Uberabense e filho da “terra do Zebu” (inclusive, nome de um dos meus quadros expostos), nos traços artísticos pode se observar muitos matutos por parentes e vizinhos, quanto uma reinvenção da paisagem do Triângulo Mineiro, ora sob chamas, ou numa revolução vinda do campo brasileiro e, até mesmo, imaginar manifestações com a turma da rua repercutindo as notícias da tv.

Curiosamente, Uberaba recebeu esse apelido decorrente dos criadores de gado que começaram a trabalhar a raça chamada Zebu na Década de 30 e ficaram famosos por serem pioneiros no Brasil. As situações são reencenadas com uma leve ironia e um forte questionamento político sobre essa paisagem interiorana que, conforme o curador Júlio Martins, ainda é desconhecida e “tão tipificada pelo imaginário da arte moderna”.

Mesmo sem muitas referências, foi lá que ocorreram os meus primeiros contatos com o desenho, a pintura, a escultura e a assemblage (termo francês introduzido pelo artista Jean Dubuffet, em 1953, usado para definir colagens com objetos e materiais tridimensionais). Possuía um pequeno ateliê no fundo da casa de meus pais, considerado meu ambiente de criação. Ao ingressar no curso de bacharelado em artes da Universidade de Brasília me mudei para a capital e passei a me dedicar de forma intensa à pintura a partir de 2007.

A arte sempre fez parte do meu cotidiano. Lembro-me de desenhar desde pequeno, dos quatro ou cinco anos de idade. Observava o meu irmão Paulo desenhar e me incentivava. Outra lembrança é de uma pasta de ilustrações e caricaturas do meu tio Jasmo, em que cada página, à cada estranha figura colorida à lápis de cor, havia uma história contada por ele. Era muito fantasioso. Mesmo sem artistas na família, ambos, tio e irmão, foram muito importantes para despertar o que se tornaria a arte em minha vida. Percebia uma vontade inexplicável de experienciar a pintura. Hoje, observo que essa vontade foi mais impulsionada por uma necessidade de fazer que por qualquer outra razão sobre o motivo. Daquele momento até 2003, senti a necessidade de sistematizar os estudos e aprofundar na pesquisa em arte, quando ingressei na universidade.

Algumas das minhas obras estão expostas na galeria Periscópio Arte Contemporânea, em Belo Horizonte como minha primeira exposição individual, i intitulada “À Porta de Casa”. A exposição apresenta obras inéditas e pode-se observar que as paisagens permaneceram, curiosamente, habitando as telas ao longo de mais de uma década de produção.
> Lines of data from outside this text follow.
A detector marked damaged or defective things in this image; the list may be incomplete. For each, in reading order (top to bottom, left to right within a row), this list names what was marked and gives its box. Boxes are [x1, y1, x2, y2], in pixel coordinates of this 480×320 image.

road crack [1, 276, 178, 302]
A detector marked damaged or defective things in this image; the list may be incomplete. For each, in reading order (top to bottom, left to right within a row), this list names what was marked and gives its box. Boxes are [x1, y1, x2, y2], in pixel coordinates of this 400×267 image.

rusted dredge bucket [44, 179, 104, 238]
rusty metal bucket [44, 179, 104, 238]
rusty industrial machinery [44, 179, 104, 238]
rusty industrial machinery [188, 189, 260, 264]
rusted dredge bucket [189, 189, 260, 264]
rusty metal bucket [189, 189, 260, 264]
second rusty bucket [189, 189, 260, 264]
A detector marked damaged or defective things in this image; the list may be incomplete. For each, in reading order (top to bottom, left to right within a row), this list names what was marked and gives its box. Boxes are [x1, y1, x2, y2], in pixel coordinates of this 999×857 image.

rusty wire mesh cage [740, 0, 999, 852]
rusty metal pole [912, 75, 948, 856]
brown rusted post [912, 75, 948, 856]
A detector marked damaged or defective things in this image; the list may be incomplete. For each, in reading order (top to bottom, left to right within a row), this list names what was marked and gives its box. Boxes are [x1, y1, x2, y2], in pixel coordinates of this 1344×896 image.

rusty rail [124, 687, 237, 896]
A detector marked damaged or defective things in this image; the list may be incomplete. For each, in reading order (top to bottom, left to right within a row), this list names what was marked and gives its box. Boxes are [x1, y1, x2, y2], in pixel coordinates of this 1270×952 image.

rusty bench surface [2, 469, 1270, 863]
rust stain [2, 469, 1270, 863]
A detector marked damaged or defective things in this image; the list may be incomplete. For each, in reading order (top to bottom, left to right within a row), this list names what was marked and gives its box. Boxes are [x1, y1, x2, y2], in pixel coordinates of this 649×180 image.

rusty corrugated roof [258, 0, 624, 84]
Sob o olhar da ciência elaborada, a “Antropomatutologia”, expressão criada por mim para tornar a conhecer o matuto que abriga o conjunto das minhas produções.

As obras da exposição representam práticas comuns dos interiores brasileiros em que as pessoas colocam bancos nas calçadas, convidando quem passa pela rua a se aproximar. “À porta de casa” define um lugar de sociabilidade partilhada. No espaço público, mas sob a mesma hospitalidade oferecida pelo povo do interior. Cada trabalho convida a conhecer essa geografia humana do interior brasileiro, atentando às singularidades e perversidades insinuadas no percurso, aparentemente bucólico. À porta de casa, o que se localiza, não é limite entre os campos privado e público, mas uma zona espraiada de afetividade e contato humano.